■ **TASK DETAILS**: Change "nearer" to "closer" in the lines from the one containing "From the angle" through the one containing "412 centimetres", and write out only those lines with nothing else altered.

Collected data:
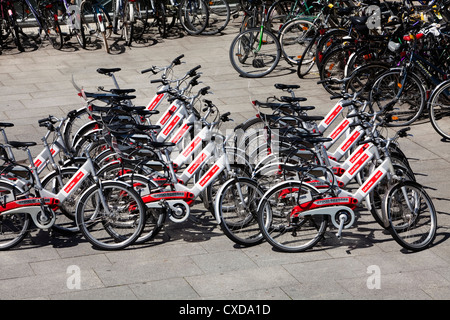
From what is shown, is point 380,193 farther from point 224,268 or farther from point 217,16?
point 217,16

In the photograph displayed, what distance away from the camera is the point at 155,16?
1345 centimetres

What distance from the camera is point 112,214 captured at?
6.46 metres

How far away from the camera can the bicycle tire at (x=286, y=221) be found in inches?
249

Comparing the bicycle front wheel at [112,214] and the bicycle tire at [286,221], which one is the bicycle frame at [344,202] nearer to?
the bicycle tire at [286,221]

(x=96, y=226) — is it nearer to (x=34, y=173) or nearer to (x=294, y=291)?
(x=34, y=173)

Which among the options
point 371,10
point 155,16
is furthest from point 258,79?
point 155,16

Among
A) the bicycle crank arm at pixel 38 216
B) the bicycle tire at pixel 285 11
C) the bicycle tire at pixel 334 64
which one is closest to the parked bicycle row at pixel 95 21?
the bicycle tire at pixel 285 11

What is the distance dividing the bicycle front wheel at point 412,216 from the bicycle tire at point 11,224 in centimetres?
309

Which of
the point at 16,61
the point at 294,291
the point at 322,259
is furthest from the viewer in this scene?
the point at 16,61

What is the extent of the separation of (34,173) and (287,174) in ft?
7.37

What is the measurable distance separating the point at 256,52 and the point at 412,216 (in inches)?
218

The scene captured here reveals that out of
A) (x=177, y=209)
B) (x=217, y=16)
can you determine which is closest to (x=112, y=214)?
(x=177, y=209)

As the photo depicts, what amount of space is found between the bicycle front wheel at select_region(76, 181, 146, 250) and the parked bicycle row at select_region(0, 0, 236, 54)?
676 cm

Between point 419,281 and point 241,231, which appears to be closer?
point 419,281
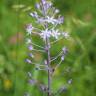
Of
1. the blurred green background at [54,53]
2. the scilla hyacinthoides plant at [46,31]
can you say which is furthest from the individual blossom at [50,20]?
the blurred green background at [54,53]

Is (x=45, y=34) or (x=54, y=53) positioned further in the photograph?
(x=54, y=53)

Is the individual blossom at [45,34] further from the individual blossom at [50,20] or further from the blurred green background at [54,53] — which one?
the blurred green background at [54,53]

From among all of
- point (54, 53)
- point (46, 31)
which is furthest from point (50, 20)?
point (54, 53)

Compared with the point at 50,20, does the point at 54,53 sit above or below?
below

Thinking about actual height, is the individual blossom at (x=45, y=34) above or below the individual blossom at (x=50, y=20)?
below

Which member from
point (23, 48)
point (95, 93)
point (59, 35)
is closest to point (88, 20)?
point (23, 48)

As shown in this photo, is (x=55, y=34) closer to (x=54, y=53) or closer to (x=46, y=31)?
(x=46, y=31)

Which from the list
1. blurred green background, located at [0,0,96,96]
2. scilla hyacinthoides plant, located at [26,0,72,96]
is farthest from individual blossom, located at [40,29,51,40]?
blurred green background, located at [0,0,96,96]

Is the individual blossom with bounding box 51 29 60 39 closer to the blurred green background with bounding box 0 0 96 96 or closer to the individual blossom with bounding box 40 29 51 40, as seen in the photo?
the individual blossom with bounding box 40 29 51 40

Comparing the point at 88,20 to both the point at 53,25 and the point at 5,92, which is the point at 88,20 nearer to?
the point at 5,92
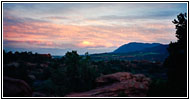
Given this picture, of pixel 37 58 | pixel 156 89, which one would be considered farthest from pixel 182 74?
pixel 37 58

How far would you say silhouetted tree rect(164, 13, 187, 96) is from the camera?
16.6 metres

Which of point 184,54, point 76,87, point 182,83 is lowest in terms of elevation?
point 76,87

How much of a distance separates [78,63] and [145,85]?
8.75 meters

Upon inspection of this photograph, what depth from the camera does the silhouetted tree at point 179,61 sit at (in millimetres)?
16641

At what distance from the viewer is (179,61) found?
1764 centimetres

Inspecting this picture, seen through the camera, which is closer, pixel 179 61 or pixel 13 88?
pixel 13 88

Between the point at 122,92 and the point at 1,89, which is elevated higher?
the point at 1,89

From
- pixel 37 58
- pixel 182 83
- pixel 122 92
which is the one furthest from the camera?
pixel 37 58

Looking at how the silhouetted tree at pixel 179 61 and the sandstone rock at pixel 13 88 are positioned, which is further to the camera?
the silhouetted tree at pixel 179 61

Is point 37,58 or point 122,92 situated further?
point 37,58

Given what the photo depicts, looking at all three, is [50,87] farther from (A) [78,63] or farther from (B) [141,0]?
(B) [141,0]

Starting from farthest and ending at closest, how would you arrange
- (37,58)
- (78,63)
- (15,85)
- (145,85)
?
1. (37,58)
2. (78,63)
3. (145,85)
4. (15,85)

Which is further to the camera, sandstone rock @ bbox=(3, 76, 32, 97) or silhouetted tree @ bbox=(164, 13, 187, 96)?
silhouetted tree @ bbox=(164, 13, 187, 96)

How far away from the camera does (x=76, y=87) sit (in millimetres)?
26844
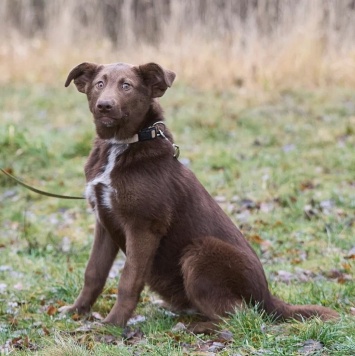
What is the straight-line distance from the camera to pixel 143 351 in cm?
366

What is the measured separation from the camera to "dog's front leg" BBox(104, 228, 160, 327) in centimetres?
417

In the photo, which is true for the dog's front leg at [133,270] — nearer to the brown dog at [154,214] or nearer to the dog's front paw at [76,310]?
the brown dog at [154,214]

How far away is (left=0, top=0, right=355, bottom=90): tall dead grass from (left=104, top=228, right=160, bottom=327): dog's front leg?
7635 mm

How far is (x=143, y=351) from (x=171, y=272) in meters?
0.79

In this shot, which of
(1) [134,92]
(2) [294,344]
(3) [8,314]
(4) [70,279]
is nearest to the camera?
(2) [294,344]

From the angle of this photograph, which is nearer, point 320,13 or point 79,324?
point 79,324

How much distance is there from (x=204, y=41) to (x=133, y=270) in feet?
28.4

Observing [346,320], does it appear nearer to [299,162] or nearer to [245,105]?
[299,162]

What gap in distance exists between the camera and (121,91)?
412 centimetres

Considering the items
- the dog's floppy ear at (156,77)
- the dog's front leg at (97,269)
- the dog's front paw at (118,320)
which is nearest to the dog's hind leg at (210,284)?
the dog's front paw at (118,320)

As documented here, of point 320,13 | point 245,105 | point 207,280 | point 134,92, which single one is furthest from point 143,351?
point 320,13

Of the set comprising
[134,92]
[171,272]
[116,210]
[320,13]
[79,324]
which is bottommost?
[79,324]

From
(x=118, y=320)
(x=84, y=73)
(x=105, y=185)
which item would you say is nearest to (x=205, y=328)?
(x=118, y=320)

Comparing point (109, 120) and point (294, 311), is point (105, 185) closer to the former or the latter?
point (109, 120)
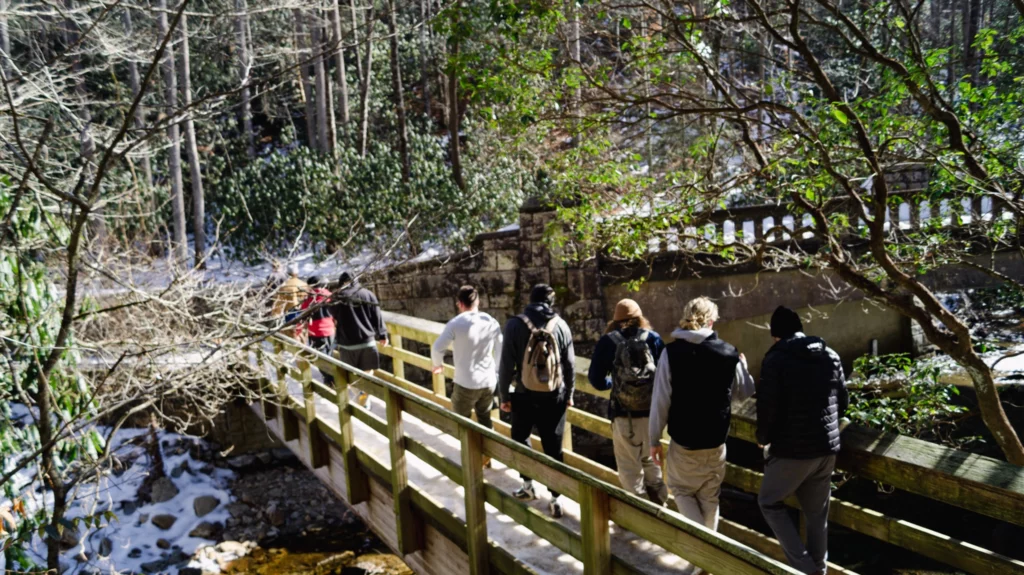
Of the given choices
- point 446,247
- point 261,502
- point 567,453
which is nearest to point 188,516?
point 261,502

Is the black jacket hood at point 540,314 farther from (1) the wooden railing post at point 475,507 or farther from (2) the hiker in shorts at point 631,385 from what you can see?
(1) the wooden railing post at point 475,507

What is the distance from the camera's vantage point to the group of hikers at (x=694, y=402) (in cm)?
367

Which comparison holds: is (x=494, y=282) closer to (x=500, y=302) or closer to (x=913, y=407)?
(x=500, y=302)

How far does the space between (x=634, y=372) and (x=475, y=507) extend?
1.18m

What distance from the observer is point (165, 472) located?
11.3 metres

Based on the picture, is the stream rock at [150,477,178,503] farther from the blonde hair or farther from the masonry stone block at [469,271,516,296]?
the blonde hair

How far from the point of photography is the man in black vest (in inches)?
153

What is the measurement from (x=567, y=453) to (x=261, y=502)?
23.5ft

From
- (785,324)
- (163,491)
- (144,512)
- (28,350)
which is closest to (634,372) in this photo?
(785,324)

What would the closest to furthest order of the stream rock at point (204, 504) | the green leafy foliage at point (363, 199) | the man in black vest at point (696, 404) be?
the man in black vest at point (696, 404), the stream rock at point (204, 504), the green leafy foliage at point (363, 199)

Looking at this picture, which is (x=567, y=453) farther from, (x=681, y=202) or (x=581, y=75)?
(x=581, y=75)

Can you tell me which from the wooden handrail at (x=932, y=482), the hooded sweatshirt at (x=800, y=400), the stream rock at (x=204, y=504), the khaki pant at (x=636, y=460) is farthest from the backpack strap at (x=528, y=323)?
the stream rock at (x=204, y=504)

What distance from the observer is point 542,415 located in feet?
16.2

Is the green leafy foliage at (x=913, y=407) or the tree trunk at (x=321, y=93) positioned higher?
the tree trunk at (x=321, y=93)
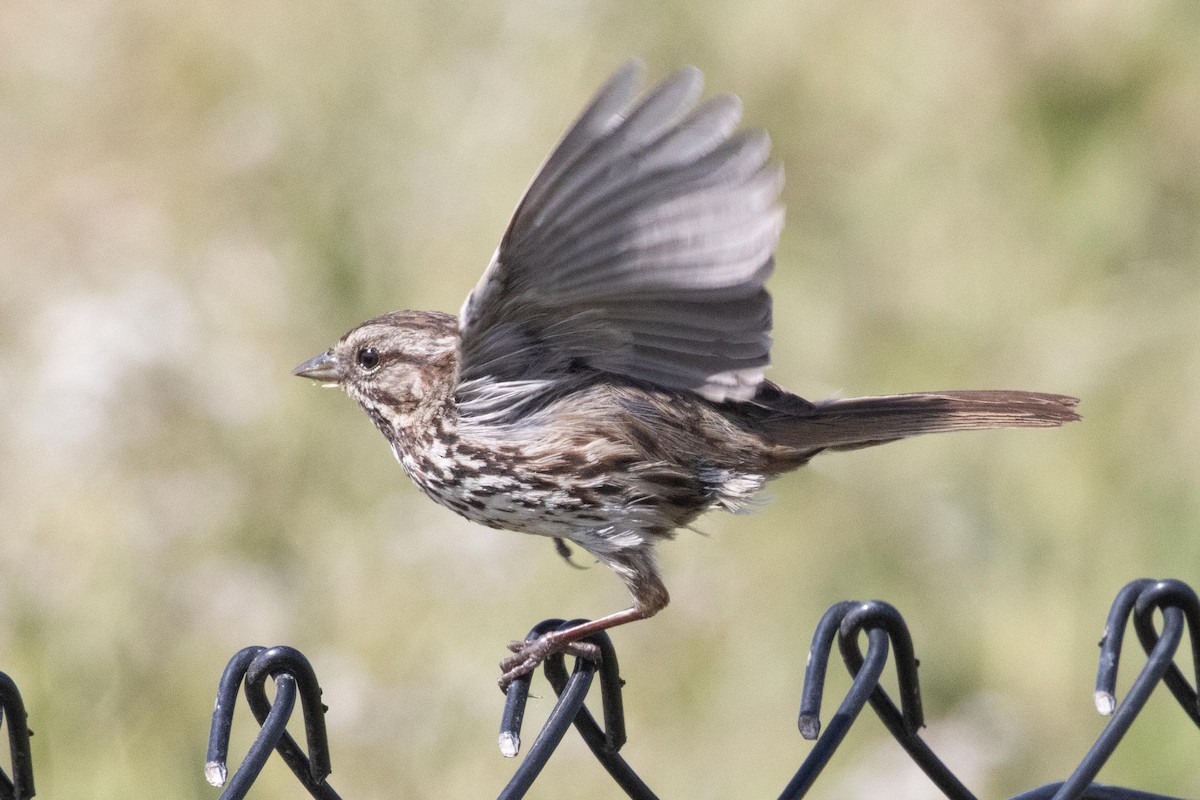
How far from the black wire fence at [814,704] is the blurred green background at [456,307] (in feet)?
4.55

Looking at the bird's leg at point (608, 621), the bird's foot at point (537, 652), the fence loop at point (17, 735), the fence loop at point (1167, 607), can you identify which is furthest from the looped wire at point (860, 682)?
the fence loop at point (17, 735)

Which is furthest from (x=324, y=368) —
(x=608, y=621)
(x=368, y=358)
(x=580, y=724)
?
(x=580, y=724)

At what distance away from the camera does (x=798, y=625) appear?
4391mm

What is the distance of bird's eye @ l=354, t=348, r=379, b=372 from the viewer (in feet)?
10.5

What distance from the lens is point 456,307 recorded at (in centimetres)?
459

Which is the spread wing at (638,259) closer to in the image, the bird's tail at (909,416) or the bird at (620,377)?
the bird at (620,377)

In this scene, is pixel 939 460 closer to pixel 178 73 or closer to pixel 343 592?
pixel 343 592

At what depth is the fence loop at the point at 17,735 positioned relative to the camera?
159 centimetres

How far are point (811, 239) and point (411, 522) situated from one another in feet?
5.69

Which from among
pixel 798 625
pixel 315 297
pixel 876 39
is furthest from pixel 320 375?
pixel 876 39

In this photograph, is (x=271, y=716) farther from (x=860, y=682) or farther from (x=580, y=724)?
(x=860, y=682)

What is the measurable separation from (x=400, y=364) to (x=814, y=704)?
1544 millimetres

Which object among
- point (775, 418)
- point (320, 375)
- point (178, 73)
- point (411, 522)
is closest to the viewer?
point (775, 418)

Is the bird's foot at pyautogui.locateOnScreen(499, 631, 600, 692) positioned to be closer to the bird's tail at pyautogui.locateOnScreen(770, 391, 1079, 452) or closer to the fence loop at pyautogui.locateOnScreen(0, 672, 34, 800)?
the bird's tail at pyautogui.locateOnScreen(770, 391, 1079, 452)
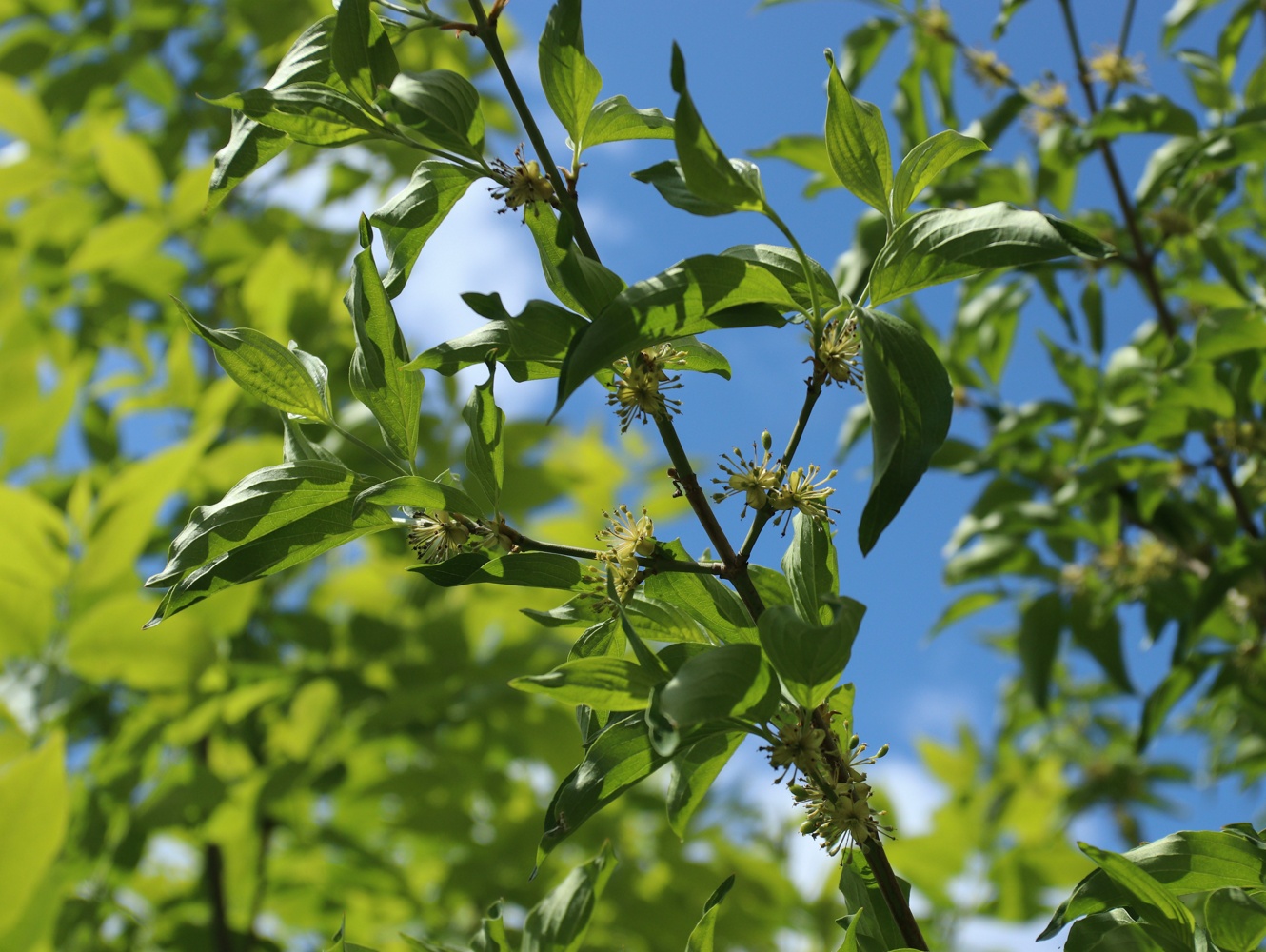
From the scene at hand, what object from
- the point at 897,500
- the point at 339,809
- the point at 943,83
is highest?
the point at 943,83

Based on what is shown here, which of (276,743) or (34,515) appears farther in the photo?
→ (276,743)

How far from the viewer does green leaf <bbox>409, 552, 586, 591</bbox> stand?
0.54 metres

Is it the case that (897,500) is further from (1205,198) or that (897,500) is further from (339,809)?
(339,809)

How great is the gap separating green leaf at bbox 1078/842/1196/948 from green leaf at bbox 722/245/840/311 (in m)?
0.29

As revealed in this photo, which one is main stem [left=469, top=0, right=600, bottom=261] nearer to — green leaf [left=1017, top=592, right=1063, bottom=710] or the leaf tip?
the leaf tip

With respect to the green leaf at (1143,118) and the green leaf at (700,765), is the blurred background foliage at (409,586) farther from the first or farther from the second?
the green leaf at (700,765)

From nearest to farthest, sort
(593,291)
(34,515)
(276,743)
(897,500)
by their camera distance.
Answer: (897,500)
(593,291)
(34,515)
(276,743)

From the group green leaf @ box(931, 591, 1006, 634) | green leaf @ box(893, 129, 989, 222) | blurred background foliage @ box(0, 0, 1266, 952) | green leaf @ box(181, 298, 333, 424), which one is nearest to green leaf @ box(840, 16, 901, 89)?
blurred background foliage @ box(0, 0, 1266, 952)

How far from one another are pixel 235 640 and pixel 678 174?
1.59m

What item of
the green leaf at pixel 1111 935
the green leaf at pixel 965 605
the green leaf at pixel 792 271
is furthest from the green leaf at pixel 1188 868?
the green leaf at pixel 965 605

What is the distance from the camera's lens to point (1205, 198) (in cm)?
139

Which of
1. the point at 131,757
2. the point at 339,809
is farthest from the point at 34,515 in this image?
the point at 339,809

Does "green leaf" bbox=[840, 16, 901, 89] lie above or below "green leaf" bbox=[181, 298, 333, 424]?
above

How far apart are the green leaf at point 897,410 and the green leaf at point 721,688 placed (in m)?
0.08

■ **TASK OUTPUT**:
From the angle of this photograph, which is closer, point 320,13 or point 79,324?
point 79,324

How much distance is there from (x=204, y=41) to (x=133, y=270) in feet?
28.4

Observing [346,320], does it appear closer to [299,162] or closer to [245,105]?
[299,162]

What gap in distance exists between the camera and (121,91)?
412 centimetres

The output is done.